Martyrs est né d’un concours de circonstances. Pascal Laugier développait avec le producteur et patron d’Eskwad, Richard Grandpierre un projet différent lorsque Manuel Alduy, aujourd’hui Directeur du Cinéma du Groupe Canal+, qui était à la recherche de scénarios de genre pour sa case « French frayeur », se rapprocha d’eux. Leur précédente collaboration fructueuse sur Saint-Ange leur avait donné l’envie de retravailler ensemble. Ils repartent pour une nouvelle aventure.

Pascal Laugier L’écriture a duré 7 mois, 3 versions pour un budget d’un peu plus de 2,5 millions d’euros. Le thème du film est inspiré par l’état d’esprit dans lequel se trouvait le réalisateur, il y a un an et demi. L’idée et le lien qui lui tenaient à cœur étaient de raconter l’histoire d’Anna (Morjana Alaoui) qui est amoureuse de Lucie (Mylène Jampanoï). Une histoire impossible. Pascal Laugier sortait d’une expérience similaire : « J’étais à un passage de ma vie très compliqué, très noir. Des choses autour de moi m’asphyxiaient. Certaines histoires d’amour vous tuent. Vous tombez désespérément amoureux de personnes dont vous sentez qu’elles vont vous emmener à votre propre mort. Vous êtes incapables de bouger. Et vous devez mourir pour pouvoir quitter cette histoire. Martyrs est un film sentimental, je l’ai écrit d’une manière mélodramatique, sans aucune réflexion, ni autocitation, ni référence. Je l’ai perçu comme un moyen d’en parler au premier degré, sans rien laisser hors champs. Quand on manipule un matériel aussi délicat et fragile que la torture et le traumatisme des enfants, bien évidemment, j’ai réfléchi et j’ai analysé le matériel.
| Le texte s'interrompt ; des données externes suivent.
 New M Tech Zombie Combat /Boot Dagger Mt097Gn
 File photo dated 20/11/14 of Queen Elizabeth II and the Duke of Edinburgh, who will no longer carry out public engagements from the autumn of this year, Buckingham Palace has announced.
Aujourd’hui, j’assume et je signe chaque plan et chaque ligne du scénario ».

La première scène que le cinéaste avait en tête : « Une fille tape à la porte d’une famille française qui prend son petit-déjeuner un dimanche matin et lorsque le père ouvre, elle abat tout le monde à coups de fusil de chasse ». Il s’est ensuite posé la question : pourquoi fait-elle cela ? Il est allé en amont et en aval du scénario et l’histoire s’est déroulée instinctivement.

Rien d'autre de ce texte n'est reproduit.